Re: serious problems with vacuuming databases - Mailing list pgsql-performance

From Alvaro Herrera
Subject Re: serious problems with vacuuming databases
Date
Msg-id 20060409204555.GB16673@surnet.cl
Whole thread Raw
In response to Re: serious problems with vacuuming databases  (Tomas Vondra <tv@fuzzy.cz>)
Responses Re: serious problems with vacuuming databases
List pgsql-performance
Tomas Vondra wrote:
> > Probably the indexes are bloated after the vacuum full.  I think the
> > best way to get rid of the "fat" is to recreate both tables and indexes
> > anew.  For this the best tool would be to CLUSTER the tables on some
> > index, probably the primary key.  This will be much faster than
> > VACUUMing the tables, and the indexes will be much smaller as result.
>
> I guess you're right.
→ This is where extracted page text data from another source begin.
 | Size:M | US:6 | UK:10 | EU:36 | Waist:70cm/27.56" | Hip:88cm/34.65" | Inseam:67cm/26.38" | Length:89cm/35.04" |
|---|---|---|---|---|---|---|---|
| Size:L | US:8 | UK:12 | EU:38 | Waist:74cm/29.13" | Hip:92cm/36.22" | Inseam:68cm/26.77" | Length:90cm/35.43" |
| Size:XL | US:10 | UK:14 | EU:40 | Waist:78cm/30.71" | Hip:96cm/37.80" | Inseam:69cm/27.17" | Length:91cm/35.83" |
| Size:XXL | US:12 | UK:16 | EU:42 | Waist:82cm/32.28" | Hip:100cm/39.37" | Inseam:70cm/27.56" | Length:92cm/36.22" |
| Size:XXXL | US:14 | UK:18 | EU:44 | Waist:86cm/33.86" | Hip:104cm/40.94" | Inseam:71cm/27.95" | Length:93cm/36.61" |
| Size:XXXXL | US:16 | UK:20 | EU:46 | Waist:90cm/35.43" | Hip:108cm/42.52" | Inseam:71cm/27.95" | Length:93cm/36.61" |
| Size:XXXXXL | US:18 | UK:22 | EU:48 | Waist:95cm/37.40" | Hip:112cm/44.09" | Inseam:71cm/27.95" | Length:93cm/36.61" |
I forgot to mention there are 12 composed indexes
> on the largest (and not deleted) table B, having about 14.000.000 rows
> and 1 GB of data. I'll try to dump/reload the database ...

Huh, I didn't suggest to dump/reload.  I suggested CLUSTER.  You need to
apply it only to tables where you have lots of dead tuples, which IIRC
are A, C and D.

--
Alvaro Herrera                                http://www.CommandPrompt.com/
The PostgreSQL Company - Command Prompt, Inc.